Dal mondo / Africa

Commenta Stampa

Nel mirino la residenza del rais. Distrutta una caserma

Libia: raid diurni sulla città di Tripoli

Il Papa incontra il vicario apostolico della capitale libica

Libia: raid diurni sulla città di Tripoli
28/05/2011, 12:05

TRIPOLI - Una forte esplosione ha fatto tremare nuovamente la capitale libica. Dopo i raid notturni della Nato, che tengono sotto assedio Tripoli da cinque giorni, l’Alleanza è passata ora anche agli attacchi diurni. Secondo fonti giornalistiche presenti sul posto, infatti, una violentissima esplosione si è verificata questa mattina, ancora una volta nei pressi della residenza bunker di Muammar Gheddafi a Bab al-Aziziya. Testimoni oculari raccontano di aver visto un grosso pennacchio di fumo bianco levarsi nel cielo della capitale libica, proprio all’altezza della zona in cui si troverebbe la residenza del colonnello, e dichiarano che questi nuovi attacchi della Nato avrebbero colpito una caserma militare del regime, distruggendone le mura. Portavoce, ancora una volta, è l’emittente satellitare al-Jazeera, anche se la stessa non è in grado per il momento di fornire ulteriori dettagli su quanto in Libia in queste ore sta accadendo. Di sicuro, però, l’esplosione di questa mattina, avvenuta intorno alle 10 locali, è l’ultima di una lunga serie che ha scosso per tutta la notte Tripoli. Secondo la tv di Stato libica, inoltre, i raid notturni hanno provocato danni “umani e materiali” anche a Mizda, circa 160 km a sud della capitale.

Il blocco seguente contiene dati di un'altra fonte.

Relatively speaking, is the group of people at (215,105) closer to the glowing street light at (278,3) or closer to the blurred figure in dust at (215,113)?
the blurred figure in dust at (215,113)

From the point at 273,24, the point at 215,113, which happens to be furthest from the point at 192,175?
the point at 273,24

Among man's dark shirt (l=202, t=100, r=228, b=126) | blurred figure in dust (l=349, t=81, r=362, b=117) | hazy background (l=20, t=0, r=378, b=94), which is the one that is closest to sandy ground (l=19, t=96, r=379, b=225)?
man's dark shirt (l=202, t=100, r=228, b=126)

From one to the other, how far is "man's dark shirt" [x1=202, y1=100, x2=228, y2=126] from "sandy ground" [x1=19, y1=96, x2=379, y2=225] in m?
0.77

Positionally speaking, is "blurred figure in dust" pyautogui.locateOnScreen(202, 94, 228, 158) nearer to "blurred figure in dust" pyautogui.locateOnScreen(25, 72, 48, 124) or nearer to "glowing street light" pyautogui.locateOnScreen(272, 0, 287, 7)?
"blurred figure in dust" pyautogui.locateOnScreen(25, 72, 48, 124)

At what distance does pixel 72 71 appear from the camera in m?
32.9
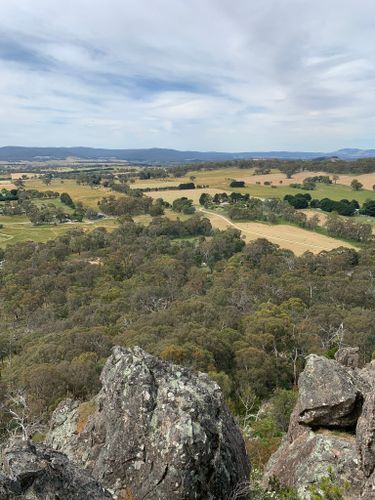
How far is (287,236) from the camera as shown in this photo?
10662 centimetres

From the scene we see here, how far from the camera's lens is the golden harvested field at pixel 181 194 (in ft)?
539

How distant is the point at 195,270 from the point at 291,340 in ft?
122

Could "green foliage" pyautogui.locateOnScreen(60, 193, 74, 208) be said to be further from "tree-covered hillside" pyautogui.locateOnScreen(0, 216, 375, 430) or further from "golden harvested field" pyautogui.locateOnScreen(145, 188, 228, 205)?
"tree-covered hillside" pyautogui.locateOnScreen(0, 216, 375, 430)

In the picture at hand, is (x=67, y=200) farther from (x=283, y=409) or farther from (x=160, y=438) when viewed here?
(x=160, y=438)

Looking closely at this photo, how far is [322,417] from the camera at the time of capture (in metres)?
14.2

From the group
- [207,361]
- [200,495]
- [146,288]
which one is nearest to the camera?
[200,495]

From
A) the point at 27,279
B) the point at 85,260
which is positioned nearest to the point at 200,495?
the point at 27,279

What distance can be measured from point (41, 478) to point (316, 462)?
26.7 feet

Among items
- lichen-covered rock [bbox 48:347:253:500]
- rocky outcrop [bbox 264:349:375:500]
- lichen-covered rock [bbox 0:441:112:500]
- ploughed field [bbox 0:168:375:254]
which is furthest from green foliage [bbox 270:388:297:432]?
ploughed field [bbox 0:168:375:254]

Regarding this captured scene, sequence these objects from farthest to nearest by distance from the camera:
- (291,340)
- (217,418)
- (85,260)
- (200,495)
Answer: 1. (85,260)
2. (291,340)
3. (217,418)
4. (200,495)

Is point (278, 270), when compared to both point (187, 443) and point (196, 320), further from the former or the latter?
point (187, 443)

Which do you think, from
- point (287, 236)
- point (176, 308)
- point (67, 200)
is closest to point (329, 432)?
point (176, 308)

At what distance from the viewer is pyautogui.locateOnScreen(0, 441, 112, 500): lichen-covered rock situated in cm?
748

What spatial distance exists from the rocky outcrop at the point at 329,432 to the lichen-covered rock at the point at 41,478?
5.97 metres
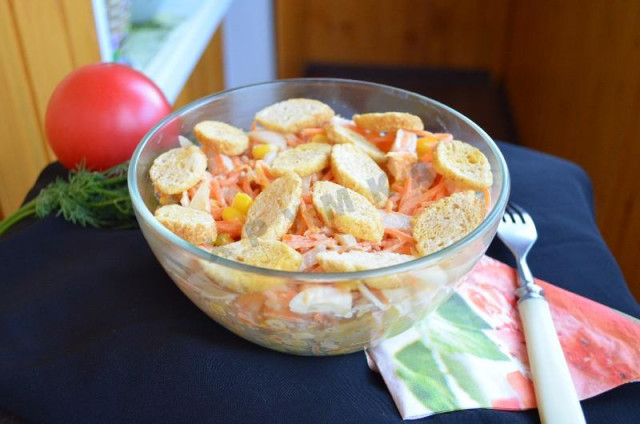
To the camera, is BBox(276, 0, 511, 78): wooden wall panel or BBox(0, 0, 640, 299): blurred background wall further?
BBox(276, 0, 511, 78): wooden wall panel

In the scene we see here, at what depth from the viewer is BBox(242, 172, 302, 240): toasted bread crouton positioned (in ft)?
2.29

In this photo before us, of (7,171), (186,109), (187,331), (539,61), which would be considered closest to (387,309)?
(187,331)

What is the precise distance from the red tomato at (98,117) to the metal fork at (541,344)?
2.07 feet

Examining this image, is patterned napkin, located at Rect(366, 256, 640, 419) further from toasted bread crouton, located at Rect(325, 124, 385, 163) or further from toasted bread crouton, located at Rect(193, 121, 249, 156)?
toasted bread crouton, located at Rect(193, 121, 249, 156)

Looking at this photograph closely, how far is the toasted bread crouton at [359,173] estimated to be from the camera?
2.56 feet

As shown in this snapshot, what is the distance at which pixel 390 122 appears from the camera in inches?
34.7

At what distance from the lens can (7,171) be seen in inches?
58.3

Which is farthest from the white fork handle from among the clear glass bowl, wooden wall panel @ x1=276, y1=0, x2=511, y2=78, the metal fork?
wooden wall panel @ x1=276, y1=0, x2=511, y2=78

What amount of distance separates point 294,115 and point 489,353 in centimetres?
43

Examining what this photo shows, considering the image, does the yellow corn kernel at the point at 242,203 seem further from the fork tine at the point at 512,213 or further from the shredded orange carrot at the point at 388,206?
the fork tine at the point at 512,213

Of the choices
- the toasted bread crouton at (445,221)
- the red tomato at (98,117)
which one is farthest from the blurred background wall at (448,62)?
the toasted bread crouton at (445,221)

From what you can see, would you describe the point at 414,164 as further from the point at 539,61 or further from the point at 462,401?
the point at 539,61

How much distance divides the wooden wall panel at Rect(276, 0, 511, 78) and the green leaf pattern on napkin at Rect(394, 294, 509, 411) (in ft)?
8.19

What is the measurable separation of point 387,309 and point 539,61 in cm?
231
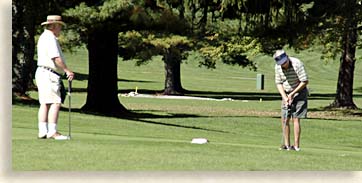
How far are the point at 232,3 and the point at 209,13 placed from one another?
104 inches

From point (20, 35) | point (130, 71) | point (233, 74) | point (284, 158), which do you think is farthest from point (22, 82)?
point (233, 74)

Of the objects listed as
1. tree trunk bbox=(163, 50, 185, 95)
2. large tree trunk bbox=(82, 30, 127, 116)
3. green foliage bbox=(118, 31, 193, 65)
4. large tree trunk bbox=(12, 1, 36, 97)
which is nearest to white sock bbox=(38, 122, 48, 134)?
large tree trunk bbox=(12, 1, 36, 97)

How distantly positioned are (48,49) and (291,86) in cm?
326

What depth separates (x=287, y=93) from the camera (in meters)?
12.2

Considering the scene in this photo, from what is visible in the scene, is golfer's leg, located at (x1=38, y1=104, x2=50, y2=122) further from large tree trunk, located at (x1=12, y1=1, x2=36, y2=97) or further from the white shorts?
large tree trunk, located at (x1=12, y1=1, x2=36, y2=97)

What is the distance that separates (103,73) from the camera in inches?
971

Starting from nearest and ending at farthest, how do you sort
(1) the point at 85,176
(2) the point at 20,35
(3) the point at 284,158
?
(1) the point at 85,176 < (3) the point at 284,158 < (2) the point at 20,35

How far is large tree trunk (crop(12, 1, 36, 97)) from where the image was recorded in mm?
22219

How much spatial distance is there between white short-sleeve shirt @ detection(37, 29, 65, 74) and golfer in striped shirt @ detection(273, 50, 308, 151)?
9.31ft

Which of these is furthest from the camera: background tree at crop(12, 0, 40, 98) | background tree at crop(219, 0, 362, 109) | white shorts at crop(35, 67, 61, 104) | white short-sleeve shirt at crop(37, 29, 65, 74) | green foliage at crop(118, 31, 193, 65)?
green foliage at crop(118, 31, 193, 65)

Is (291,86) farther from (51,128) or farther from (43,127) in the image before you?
(43,127)

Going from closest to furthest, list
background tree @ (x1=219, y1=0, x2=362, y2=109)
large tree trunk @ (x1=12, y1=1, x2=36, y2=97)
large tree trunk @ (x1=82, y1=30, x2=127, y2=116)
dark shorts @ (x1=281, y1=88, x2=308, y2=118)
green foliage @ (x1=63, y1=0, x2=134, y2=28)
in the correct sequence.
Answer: dark shorts @ (x1=281, y1=88, x2=308, y2=118), green foliage @ (x1=63, y1=0, x2=134, y2=28), large tree trunk @ (x1=12, y1=1, x2=36, y2=97), background tree @ (x1=219, y1=0, x2=362, y2=109), large tree trunk @ (x1=82, y1=30, x2=127, y2=116)

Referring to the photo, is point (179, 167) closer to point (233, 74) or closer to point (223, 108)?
point (223, 108)

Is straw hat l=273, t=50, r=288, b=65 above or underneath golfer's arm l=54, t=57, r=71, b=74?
above
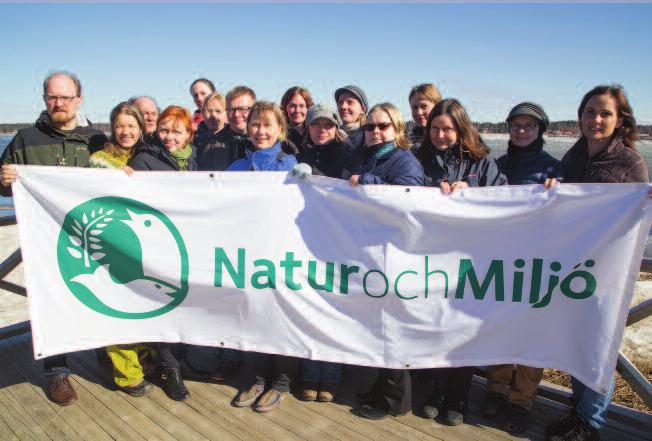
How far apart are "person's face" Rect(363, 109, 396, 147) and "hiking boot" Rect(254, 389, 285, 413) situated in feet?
6.61

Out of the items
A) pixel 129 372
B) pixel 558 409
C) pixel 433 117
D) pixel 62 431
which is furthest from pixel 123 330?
pixel 558 409

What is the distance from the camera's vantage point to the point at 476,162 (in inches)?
124

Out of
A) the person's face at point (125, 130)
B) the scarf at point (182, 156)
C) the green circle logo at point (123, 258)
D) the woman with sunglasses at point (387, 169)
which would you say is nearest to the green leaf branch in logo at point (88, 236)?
the green circle logo at point (123, 258)

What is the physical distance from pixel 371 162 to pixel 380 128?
25cm

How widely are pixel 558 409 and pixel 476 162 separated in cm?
199

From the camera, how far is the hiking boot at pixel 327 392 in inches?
136

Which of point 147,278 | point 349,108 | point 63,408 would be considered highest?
point 349,108

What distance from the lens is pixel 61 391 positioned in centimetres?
344

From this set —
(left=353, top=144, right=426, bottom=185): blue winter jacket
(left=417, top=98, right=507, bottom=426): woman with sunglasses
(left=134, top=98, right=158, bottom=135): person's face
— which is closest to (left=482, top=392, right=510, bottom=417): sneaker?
(left=417, top=98, right=507, bottom=426): woman with sunglasses

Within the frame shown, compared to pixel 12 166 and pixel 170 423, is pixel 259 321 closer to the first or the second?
pixel 170 423

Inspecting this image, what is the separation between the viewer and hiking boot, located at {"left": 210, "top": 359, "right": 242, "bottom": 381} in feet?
12.3

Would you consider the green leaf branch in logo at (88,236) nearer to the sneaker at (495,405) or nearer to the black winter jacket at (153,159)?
the black winter jacket at (153,159)

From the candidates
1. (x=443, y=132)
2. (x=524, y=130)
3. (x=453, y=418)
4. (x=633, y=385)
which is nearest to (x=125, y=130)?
(x=443, y=132)

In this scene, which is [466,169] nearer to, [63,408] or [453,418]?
[453,418]
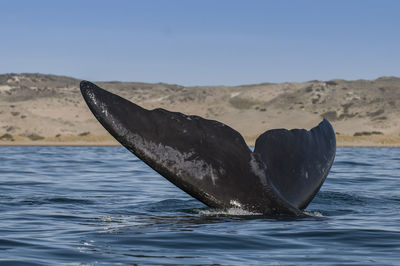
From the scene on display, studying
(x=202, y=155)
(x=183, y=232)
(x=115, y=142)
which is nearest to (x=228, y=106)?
(x=115, y=142)

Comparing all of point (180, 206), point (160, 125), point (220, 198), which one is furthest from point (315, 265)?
point (180, 206)

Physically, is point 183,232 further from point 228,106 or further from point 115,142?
point 228,106

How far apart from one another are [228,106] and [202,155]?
90841mm

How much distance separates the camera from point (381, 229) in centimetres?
771

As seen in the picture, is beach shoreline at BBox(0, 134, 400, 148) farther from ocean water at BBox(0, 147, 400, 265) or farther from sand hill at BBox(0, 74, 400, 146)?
ocean water at BBox(0, 147, 400, 265)

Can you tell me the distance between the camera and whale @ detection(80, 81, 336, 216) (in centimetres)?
675

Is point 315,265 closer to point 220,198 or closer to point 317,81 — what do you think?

SOFIA GHEDDAFI CONTRO L’ALLEANZA
Proprio ieri, in un’intervista rilasciata alla Cnn, Sofia, la moglie del rais libico, ha puntato il dito contro le forze dell’Alleanza Atlantica, ritenendo la stessa autrice di “crimini di guerra”. La donna ha detto di non essere stata presente al momento dell’attacco in cui, secondo Tripoli, è rimasto ucciso Saif al-Arab “ma mi sarebbe piaciuto esserci perché avrei potuto morire con lui”. Secondo Sofia Gheddafi “mio figlio non aveva mai saltato una preghiera della sera. I missili tentavano di colpirci ogni sera, e i raid iniziavano al momento della preghiera”. Per Sofia Gheddafi la coalizione guidata dalla Nato cerca scuse per colpire Muammar, violando il mandato dell’Onu che parla soltanto della protezione dei civili minacciati.

IL PAPA A COLLOQUIO CON IL VICARIO DI TRIPOLI
Benedetto XVI ha ricevuto questa mattina in udienza monsignor Giovanni Innocenzo Martinelli, vicario apostolico di Tripoli. Due settimane fa il Papa ha rinnovato il suo “pressante appello” per la Libia, affinchè “la via del negoziato e del dialogo prevalga su quella della violenza con l’aiuto degli Organismi internazionali che si stanno adoperando nella ricerca di una soluzione alla crisi”. Nelle sue parole, il Pontefice ha denunciato, inoltre, la perdita di un gran numero di civili sulla scorta delle dichiarazioni che aveva fatto nei giorni precedenti il vicario apostolico di Tripoli. Benedetto XVI ha anche voluto testimoniare pubblicamente la sua solidarietà alla Chiesa Cattolica presente in Libia e molto impegnata, attraverso proprio il vescovo francescano Martinelli, a favore della pace. In sostanza Benedetto XVI ha inteso ripetere quel “mai più la guerra”.